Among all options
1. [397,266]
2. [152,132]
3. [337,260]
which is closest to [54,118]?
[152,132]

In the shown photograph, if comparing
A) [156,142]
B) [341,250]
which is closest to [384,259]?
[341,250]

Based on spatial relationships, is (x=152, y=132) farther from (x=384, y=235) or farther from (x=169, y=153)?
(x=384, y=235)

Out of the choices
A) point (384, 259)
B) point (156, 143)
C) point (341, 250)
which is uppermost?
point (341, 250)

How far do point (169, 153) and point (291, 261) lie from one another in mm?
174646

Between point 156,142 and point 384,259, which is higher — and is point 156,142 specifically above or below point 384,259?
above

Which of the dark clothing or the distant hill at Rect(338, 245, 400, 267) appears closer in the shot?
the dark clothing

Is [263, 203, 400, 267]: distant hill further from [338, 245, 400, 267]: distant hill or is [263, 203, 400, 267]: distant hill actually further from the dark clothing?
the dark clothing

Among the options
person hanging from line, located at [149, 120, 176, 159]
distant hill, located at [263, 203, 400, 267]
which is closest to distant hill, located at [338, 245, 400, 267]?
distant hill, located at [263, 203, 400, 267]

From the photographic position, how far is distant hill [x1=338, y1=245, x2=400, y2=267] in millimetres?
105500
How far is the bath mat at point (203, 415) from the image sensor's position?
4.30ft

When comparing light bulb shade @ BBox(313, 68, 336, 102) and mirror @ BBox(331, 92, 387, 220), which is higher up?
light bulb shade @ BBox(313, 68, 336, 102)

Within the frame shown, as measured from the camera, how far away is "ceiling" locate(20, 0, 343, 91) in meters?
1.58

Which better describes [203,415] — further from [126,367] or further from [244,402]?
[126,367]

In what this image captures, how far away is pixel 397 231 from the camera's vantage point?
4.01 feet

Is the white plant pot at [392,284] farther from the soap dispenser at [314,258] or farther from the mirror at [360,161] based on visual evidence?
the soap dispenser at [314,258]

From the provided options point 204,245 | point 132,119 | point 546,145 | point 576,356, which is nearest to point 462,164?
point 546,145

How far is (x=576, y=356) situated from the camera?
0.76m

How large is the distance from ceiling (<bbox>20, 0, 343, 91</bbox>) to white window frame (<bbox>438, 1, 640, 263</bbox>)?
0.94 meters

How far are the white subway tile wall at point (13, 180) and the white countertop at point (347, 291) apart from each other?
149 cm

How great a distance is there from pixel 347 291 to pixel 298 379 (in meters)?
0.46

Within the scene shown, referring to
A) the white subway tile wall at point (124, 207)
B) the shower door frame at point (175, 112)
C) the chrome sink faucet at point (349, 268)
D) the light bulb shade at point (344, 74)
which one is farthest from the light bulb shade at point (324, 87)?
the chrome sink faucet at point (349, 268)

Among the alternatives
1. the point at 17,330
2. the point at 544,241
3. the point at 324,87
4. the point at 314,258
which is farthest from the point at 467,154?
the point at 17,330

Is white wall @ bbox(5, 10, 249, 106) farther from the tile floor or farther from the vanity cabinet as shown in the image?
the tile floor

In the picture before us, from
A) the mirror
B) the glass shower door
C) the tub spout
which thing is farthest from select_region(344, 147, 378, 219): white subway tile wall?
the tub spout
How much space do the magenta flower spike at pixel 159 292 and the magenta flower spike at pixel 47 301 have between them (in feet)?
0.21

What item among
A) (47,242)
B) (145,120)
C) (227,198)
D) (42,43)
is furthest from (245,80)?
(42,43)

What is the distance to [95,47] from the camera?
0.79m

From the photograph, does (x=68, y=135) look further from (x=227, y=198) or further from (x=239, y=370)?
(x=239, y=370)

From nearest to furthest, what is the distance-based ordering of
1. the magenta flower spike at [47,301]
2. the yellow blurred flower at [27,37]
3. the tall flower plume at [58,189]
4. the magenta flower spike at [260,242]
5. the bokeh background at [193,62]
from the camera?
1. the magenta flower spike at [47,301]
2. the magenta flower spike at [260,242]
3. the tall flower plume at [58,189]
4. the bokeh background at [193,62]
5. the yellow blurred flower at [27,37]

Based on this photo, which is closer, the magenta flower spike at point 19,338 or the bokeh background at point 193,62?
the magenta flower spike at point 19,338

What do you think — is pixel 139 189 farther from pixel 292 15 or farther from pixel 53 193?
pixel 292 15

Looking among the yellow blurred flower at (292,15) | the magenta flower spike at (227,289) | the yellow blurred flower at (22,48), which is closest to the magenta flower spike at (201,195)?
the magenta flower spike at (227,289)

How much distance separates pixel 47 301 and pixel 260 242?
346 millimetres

────

Recast the entries from the line containing "Looking among the" through the end of the entries as a two-column CSV with columns named entry and answer. Give one row per entry, put each value in a single quoted field, and replace any line breaks with spaces.

◆ RESULT FOR THIS EXERCISE:
entry,answer
"Looking among the yellow blurred flower at (292,15) | the magenta flower spike at (227,289) | the yellow blurred flower at (22,48), which is closest to the magenta flower spike at (201,195)?","the magenta flower spike at (227,289)"
"How much distance separates pixel 47 301 and pixel 260 242?","346 millimetres"